I can mount TX1/24.2 as a mass storage device in Ubuntu PC, by the following U-boot command:

ums 0 mmc 0

But the same cannot be done in TX2. How to do the same in TX2 (27.1/28.1)?

Hi ramprasadrp2412,

Please refer below topic and run the “” script.

Thanks carolyuu.

The script that you provided exposes a part of the emmc as storage device. But, I need to access the rootfs of Jetson when I connect it to Host PC. This is achieved in TX1/24.2 using the above mentioned u-boot commands.

I have not attempted this, but try editing the script lines involving creating/formatting msc.ext4.img and remove them…then instead of using echo to name the full path of msc.ext4.img instead name “/dev/mmcblk0p1”. Normally one would only use a secure subset of the disk via the loopback formatted file, but there probably isn’t anything stopping access to the actual root partition (I haven’t tested…there are probably some risks associated with doing this).

@linuxdev Thanks, it is working. As you mentioned, I removed the script lines associated with “msc.ext4.img” and replaced “/home/ubuntu/msc.ext4.img” with “/dev/mmcblk0p1”. Now I can access the TX2 rootfs from host PC.

I have 2 more questions:

Can you explain this?
2. How can I mount the rootfs during boot, like in TX1/24.2 using u-boot cmd?
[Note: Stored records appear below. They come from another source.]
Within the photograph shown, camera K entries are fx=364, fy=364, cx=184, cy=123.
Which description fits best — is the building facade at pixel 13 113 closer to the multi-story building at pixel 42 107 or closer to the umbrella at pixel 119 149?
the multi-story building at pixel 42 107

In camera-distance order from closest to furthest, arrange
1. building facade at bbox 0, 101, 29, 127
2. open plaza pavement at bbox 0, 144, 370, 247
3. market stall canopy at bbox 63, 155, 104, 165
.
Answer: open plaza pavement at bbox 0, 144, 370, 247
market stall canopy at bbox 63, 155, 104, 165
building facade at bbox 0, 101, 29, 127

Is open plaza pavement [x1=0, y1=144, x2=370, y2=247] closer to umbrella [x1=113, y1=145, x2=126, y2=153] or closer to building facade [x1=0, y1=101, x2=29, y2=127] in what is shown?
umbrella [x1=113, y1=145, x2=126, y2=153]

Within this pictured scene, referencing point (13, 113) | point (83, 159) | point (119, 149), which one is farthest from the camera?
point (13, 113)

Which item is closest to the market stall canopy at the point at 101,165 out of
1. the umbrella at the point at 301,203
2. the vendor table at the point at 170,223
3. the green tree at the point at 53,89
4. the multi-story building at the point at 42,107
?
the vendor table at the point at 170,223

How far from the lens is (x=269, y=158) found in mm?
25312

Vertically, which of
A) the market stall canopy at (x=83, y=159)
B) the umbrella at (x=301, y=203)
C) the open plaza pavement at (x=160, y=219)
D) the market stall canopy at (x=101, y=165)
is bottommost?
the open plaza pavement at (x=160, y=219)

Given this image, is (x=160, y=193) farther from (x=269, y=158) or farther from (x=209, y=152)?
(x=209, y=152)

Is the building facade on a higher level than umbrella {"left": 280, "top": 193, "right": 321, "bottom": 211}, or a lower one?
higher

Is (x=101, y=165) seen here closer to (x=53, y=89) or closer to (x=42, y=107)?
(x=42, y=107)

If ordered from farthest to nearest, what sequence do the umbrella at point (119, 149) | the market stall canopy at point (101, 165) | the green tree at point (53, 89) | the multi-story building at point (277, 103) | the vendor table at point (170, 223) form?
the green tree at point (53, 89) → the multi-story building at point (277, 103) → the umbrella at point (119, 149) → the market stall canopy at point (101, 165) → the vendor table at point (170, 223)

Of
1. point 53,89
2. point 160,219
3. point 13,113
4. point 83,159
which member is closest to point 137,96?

Security comes to mind first. There is no login management associated with this…I think whoever the process of the driver is run by probably owns everything it does. You could for example, from the host accessing over USB:

touch /tmp/testme.txt
ls -l /tmp/testme.txt

…who is the owner? What permissions were granted (implying umask)? Does a random user have the ability to replace a kernel module in “/lib/modules/$(uname -r)/”? Can device special files be added or removed in “/dev/”?

If this is just for yourself for development this isn’t a problem. If this goes to someone who may not understand the problem of recursively deleting “/lib”, then it is a huge risk.

I’m not sure I understand the question about mounting during boot. If you mean how do you select from multiple boot entries, then you have to use serial console (interrupt with a key stroke at the proper point, then type in the number of the boot entry…type “boot” if you interrupt too soon). If you mean you want to name an alternate rootfs, then you change the “rootfs=” in “/boot/extlinux/extlinux.conf”. Note that U-Boot will find a particular extlinux.conf no matter what the rootfs entry is…it is upon the kernel taking over and overwriting U-Boot that the extlinux.conf rootfs entry is honored. Prior to this it is a case of where U-Boot was told to find extlinux.conf during flash.